I didn't ask for opinions on that but on the photos.
Anonymous
Anonymous wrote:We are both in love. Please don't tell me I am not and I am not the rebound.

I didn't ask for opinions on that but on the photos.


If you have this level of certainty, who cares about silly photos?
Anonymous
Anonymous wrote:We are both in love. Please don't tell me I am not and I am not the rebound.

I didn't ask for opinions on that but on the photos.


If you’re both in love and your not the rebound the pictures aren’t a big deal. Also since your relationship is so secure you should be able to talk to him about your feelings. Good luck!
Anonymous
Your insecurity could chase him away. He's still married to her.
Anonymous
Anonymous wrote:We are both in love. Please don't tell me I am not and I am not the rebound.

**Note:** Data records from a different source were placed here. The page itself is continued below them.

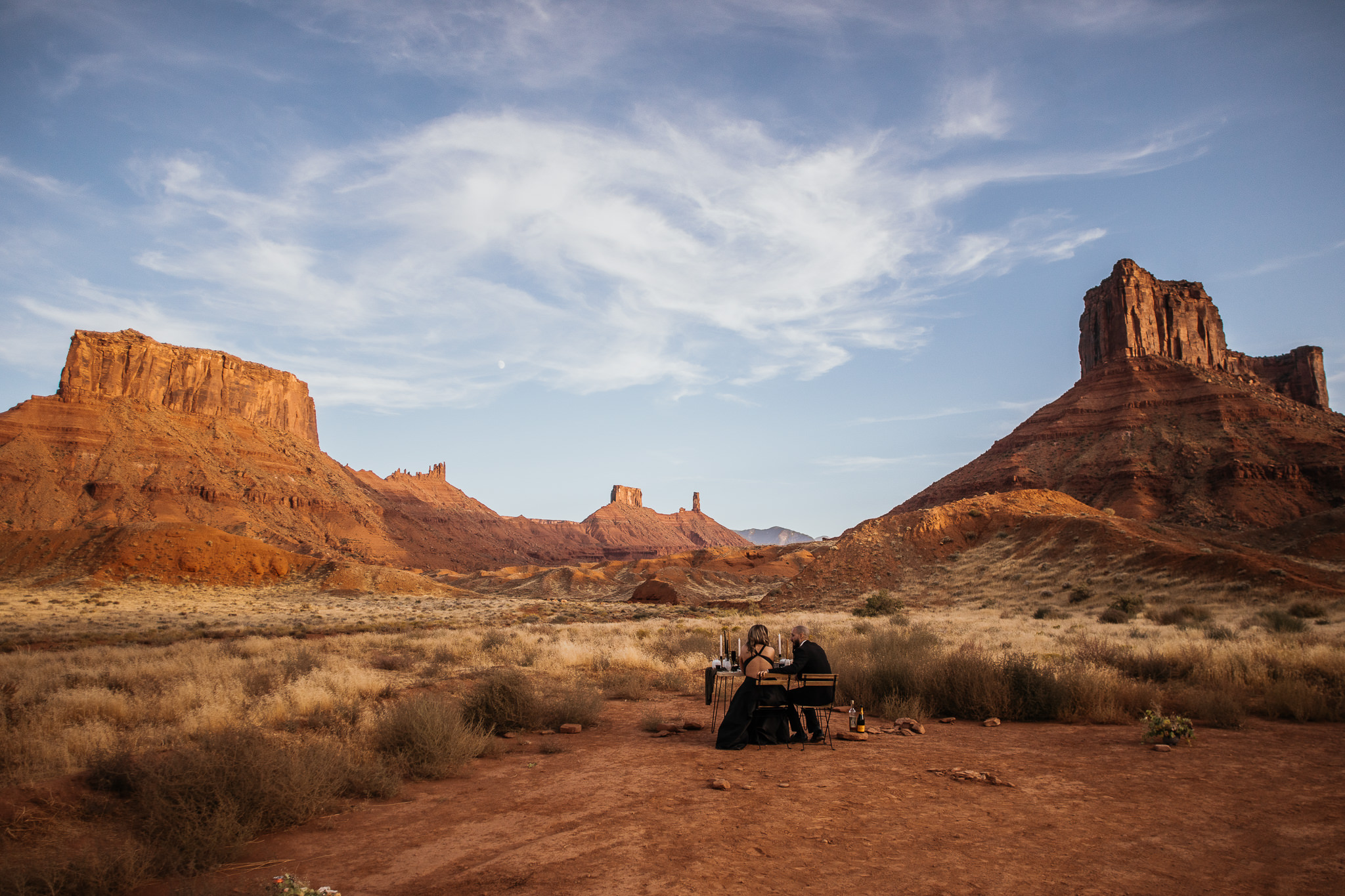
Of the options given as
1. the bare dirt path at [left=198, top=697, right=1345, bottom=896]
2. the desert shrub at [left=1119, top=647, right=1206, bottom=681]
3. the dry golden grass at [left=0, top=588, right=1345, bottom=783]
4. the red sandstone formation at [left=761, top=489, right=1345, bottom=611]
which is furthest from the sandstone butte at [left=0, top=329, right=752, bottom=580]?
the desert shrub at [left=1119, top=647, right=1206, bottom=681]

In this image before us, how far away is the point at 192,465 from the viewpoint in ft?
272

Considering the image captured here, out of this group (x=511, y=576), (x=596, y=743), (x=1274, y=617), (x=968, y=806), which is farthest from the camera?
(x=511, y=576)

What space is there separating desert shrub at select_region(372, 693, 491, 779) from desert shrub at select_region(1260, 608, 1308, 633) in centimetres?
2020

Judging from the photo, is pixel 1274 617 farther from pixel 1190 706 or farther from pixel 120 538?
pixel 120 538

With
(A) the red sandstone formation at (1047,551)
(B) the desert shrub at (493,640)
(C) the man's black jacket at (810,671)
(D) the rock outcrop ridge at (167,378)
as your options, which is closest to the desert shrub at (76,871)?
(C) the man's black jacket at (810,671)

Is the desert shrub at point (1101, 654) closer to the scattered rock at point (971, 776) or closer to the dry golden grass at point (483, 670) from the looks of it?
the dry golden grass at point (483, 670)

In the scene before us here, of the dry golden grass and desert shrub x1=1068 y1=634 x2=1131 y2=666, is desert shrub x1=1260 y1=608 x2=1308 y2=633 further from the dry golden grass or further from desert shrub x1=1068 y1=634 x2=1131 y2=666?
desert shrub x1=1068 y1=634 x2=1131 y2=666

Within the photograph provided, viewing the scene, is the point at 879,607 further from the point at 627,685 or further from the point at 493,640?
the point at 627,685

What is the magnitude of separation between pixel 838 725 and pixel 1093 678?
387cm

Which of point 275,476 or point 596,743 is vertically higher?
point 275,476

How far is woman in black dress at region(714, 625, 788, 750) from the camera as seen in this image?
8.80 metres

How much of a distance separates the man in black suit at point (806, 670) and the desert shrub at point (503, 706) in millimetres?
3836

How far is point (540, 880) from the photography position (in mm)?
4832

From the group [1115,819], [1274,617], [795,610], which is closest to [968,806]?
[1115,819]
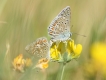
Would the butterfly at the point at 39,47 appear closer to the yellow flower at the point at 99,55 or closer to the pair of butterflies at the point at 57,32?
the pair of butterflies at the point at 57,32

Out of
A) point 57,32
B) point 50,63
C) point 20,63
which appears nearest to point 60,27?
point 57,32

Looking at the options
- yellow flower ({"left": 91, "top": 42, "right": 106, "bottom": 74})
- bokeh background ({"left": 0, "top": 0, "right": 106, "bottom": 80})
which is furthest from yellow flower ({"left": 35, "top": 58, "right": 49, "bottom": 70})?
yellow flower ({"left": 91, "top": 42, "right": 106, "bottom": 74})

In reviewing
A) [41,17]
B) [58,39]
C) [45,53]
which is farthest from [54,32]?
[41,17]

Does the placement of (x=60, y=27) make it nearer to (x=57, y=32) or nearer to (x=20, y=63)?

I didn't ask for opinions on that but on the photos.


He’s not divorced and keeps photos of his wife on social media. When I started dating after getting divorced, I took photos of my ex down. Unless you were the side piece, he should have been preparing to present bad a si vile person. He is not doing that.

Tell him it bothers you, but maybe try not to be bothered by it in the first place. If he doesn’t think it’s a big deal, it’s probably not a secret signal that he’s notmover her.
Anonymous
Op. Stop it. Listen to your family.
Anonymous
I have a good friend who is very happily married and has never taken down any photos of his previous (and very pretty) girlfriends on social media. His wife doesn't care, but she's a reasonable woman who gets that his world began before he met her and that in the end he chose HER. Grow up.
Anonymous
I have a wedding photo of my ex on FB. We were young, hot and in love. We’re still friends and have kids together. You’re insecure.